» **TAREFAS DO EXERCÍCIO**
1 > Responda com base no relato sobre o show do Nirvana em São Paulo:
(a) Quais bandas o festival prometia para o primeiro dia?
(b) Em que dia da semana caiu o segundo dia?
(c) De qual banda foi, em teoria, o grande show daquele Hollywood Rock?
2 > Escreva a continuação do relato sobre o show do Nirvana em São Paulo, começando depois da última frase apresentada.

*Este é um texto original de Pablo Miyazawa, publicado com o título: “Estou aqui, me divirta: um relato sobre o show do Nirvana em São Paulo, em 1993”. 

O festival Hollywood Rock, de 1993, prometia Red Hot Chili Peppers e Alice in Chains no primeiro dia. No seguinte, seria a vez de L7 e Nirvana.

O primeiro dia foi morninho. Alice in Chains fez um show tecnicamente impecável, climático, porém pouco amigável. O que veio na sequência não melhorou muito a energia. O dia seguinte, um sábado, prometia mais agito. Ninguém se dizia cansado.

Em teoria, o grande show daquele Hollywood Rock foi o do L7. Raivoso, cheio de testosterona, ele atingiu a massa grunge em cheio. No entanto, havia uma certa expectativa para assistir o Nirvana frente a frente.

» **DADOS REGISTRADOS**
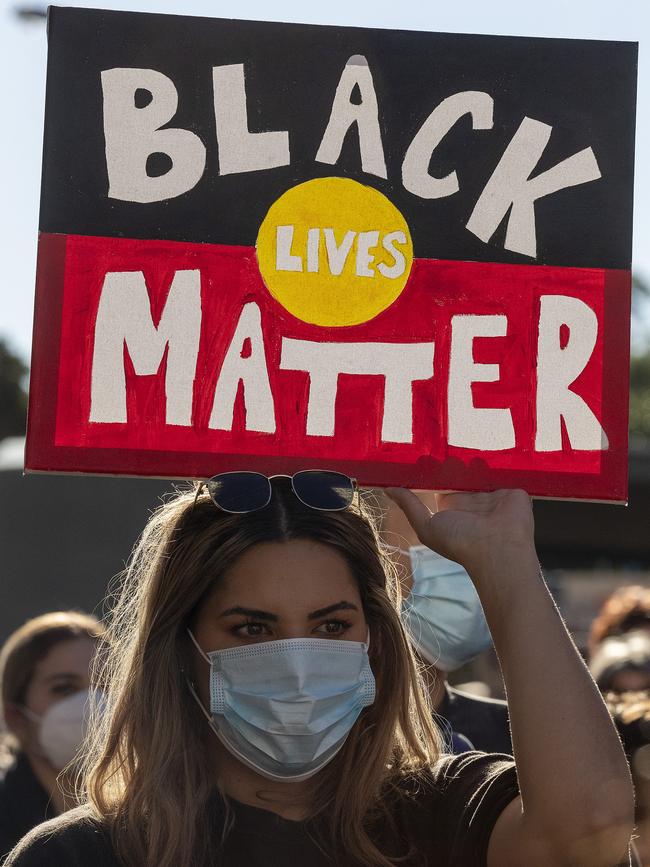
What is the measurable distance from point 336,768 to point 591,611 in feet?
51.1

» **RESPOSTAS DO EXERCÍCIO**
1 >
(a) Red Hot Chili Peppers e Alice in Chains.
(b) Num sábado.
(c) Do L7.

2 >
UMA DAS PIORES PERFORMANCES DO NIRVANA

Antes de Nirvana subir no palco, João Gordo apresentou a banda como “a melhor do mundo”. Naquela época, ele tinha crédito para dizer algo assim e fazer a massa gritar — e todo mundo gritou junto. Literalmente, de arrepiar até o fio de cabelo.

Naquela performance, Kurt, nem um pouco loiro, não deu muita bola para a plateia. Sem abertura ou cumprimentos, deu início a uma versão mais barulhenta de “School”. No entanto, não era preciso entender muito de rock ou ter visto muitos shows ao vivo para saber que algo não ia bem. Estava demasiadamente lento. Krist Novoselic (baixista) e Dave Grohl (bateirista), em seus papéis de coadjuvantes de Kurt, tentavam no desespero manter a música nos eixos. Mas Kurt não deixava. Estava em outra. Não se comunicava com as dezenas de milhares à frente, nem com os dois parceiros ali ao lado. Era como se não estivesse lá — ou, se estava, era como se não quisesse ser visto.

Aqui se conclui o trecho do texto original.